(Records excerpted from a collection):
━━━━━━━━
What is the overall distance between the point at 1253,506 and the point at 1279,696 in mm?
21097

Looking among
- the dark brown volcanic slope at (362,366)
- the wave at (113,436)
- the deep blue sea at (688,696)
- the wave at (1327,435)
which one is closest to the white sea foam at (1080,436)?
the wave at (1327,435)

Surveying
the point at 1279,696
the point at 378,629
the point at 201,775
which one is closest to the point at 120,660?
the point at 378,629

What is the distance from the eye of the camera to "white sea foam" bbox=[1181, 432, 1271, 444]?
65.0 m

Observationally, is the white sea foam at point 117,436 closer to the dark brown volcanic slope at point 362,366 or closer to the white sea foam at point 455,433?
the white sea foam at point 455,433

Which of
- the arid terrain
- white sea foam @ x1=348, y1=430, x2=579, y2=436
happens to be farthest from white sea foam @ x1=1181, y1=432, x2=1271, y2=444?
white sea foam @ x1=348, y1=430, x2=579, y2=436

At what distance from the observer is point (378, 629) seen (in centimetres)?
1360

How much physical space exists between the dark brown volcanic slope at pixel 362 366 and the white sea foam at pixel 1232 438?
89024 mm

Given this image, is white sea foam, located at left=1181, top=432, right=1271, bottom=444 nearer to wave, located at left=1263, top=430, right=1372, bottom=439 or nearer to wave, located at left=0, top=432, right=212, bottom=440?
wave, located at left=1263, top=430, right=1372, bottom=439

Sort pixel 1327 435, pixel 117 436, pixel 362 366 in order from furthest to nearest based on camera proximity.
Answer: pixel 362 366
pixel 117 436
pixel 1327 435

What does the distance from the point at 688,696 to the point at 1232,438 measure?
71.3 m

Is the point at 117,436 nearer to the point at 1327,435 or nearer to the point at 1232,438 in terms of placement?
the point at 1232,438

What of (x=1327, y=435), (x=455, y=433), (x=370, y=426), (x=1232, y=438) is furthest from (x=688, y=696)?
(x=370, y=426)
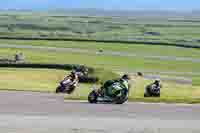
━━━━━━━━
(WORK TO COMPLETE): How many lines of the records contain the string "right"? Reply with the number only.

(RESPONSE TO THE EXERCISE): 2